Goście z... zaraz, co tu się...?

Las w magicznym wymiarze to niezwykłe miejsce, chodź na pozór nie różni się od naszego. Drzewa, trawa, liście i wydeptane szlaki oraz leśne drogi. Ale u nas obecnie ciężko doświadczyć wróżek przemykających między drzewami, smoków przelatujących nad drzewami, czy samych drzew, którym nagle mogą pojawić się nogi (enty) lub z których mogą wyłonić się urodziwe dziewczęta (driady).

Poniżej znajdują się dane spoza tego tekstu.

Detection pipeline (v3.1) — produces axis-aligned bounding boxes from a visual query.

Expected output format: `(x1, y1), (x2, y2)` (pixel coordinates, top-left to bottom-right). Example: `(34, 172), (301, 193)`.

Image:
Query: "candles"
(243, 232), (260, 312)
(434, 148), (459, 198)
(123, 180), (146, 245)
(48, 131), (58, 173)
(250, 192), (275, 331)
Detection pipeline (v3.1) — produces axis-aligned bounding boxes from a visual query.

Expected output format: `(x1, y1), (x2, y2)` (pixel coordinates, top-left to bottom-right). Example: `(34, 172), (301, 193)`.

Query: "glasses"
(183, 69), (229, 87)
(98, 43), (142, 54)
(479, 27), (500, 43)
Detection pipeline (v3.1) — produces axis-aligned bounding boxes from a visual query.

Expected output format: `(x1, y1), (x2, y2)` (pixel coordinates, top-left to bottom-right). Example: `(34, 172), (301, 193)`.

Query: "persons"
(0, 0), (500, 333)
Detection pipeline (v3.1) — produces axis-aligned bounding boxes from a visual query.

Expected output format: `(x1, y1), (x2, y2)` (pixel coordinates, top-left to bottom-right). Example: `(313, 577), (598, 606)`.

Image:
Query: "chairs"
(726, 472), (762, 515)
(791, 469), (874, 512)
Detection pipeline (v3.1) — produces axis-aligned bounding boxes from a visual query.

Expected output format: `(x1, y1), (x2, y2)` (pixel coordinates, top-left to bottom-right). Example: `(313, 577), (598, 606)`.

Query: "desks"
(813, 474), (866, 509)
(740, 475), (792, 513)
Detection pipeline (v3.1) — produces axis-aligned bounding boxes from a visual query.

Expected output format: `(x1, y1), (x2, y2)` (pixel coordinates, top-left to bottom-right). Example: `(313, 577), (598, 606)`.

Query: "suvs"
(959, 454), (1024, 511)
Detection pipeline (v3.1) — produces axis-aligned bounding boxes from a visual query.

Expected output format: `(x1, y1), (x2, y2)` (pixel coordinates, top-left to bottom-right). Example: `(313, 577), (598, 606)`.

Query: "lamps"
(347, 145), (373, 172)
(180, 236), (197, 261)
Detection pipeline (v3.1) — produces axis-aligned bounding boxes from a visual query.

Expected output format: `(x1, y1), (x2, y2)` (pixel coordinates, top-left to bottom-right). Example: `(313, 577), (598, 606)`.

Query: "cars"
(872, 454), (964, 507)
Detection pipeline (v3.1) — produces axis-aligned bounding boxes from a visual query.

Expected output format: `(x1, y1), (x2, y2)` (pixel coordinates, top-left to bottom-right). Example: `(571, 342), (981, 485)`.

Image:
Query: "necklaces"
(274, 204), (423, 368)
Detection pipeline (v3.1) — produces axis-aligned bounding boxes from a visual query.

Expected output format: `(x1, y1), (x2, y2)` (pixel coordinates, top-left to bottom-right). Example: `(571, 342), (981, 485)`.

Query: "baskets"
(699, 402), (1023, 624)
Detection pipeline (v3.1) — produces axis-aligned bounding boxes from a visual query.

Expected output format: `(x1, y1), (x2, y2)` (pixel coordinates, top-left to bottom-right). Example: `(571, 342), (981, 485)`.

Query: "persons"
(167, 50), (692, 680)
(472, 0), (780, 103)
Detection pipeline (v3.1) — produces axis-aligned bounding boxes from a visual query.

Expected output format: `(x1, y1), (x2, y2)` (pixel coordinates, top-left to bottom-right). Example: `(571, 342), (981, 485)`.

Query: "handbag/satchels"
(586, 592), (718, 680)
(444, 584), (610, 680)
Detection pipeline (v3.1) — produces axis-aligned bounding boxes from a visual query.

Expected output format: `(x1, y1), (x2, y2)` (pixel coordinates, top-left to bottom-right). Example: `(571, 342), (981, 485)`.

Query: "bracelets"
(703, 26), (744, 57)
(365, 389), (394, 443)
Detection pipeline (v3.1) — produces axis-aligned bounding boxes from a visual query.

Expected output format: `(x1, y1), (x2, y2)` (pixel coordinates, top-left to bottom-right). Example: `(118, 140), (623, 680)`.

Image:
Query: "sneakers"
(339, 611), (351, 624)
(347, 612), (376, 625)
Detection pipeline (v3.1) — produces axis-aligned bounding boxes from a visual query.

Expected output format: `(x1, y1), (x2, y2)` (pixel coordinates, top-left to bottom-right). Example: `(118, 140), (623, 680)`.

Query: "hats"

Takie uczycia towarzyszyły mi, kiedy przechodziłem spokojnie drogą słuchając dźwięków natury.

Tym razem byłem sam, ponieważ Gabi pomagała ojcu przy jakiś pracach w wiosce, a Luna, Baby i Domino zdecydowały się porozdzielać książki w bibliotece na te przydatne i na kompletne farmazony, jednak poprosiłem je, żeby zamiast je wyrzucać ustawiły je w jakimś odległym rogu biblioteki i odpowiednio oznaczyły ten region. Ale tak będąc szczerym, dzieczyny widocznie potrzebowały czasu dla siebie. Chodź jestem ciekaw jak mogą wyglądać plotki starożytnej magicznej księgi, japońskiej dziewczyny zaklętej w miecz i telefonu komórkowego. Cóż, mają prawo do prywatności.

Lara oczywiście przebywa w swojej kwaterze w Niemczech, gdzie nadal przeanalizuje sytuację. Kontaktuje się z nią od czasu do czasu, żeby pomóc jej się oswoić z nową rzeczywistością. Obiecałem jej, że przy najbliżej nadarzającej się okazji pokaże jej to miejsce, co powinno w pełni ją przekonać.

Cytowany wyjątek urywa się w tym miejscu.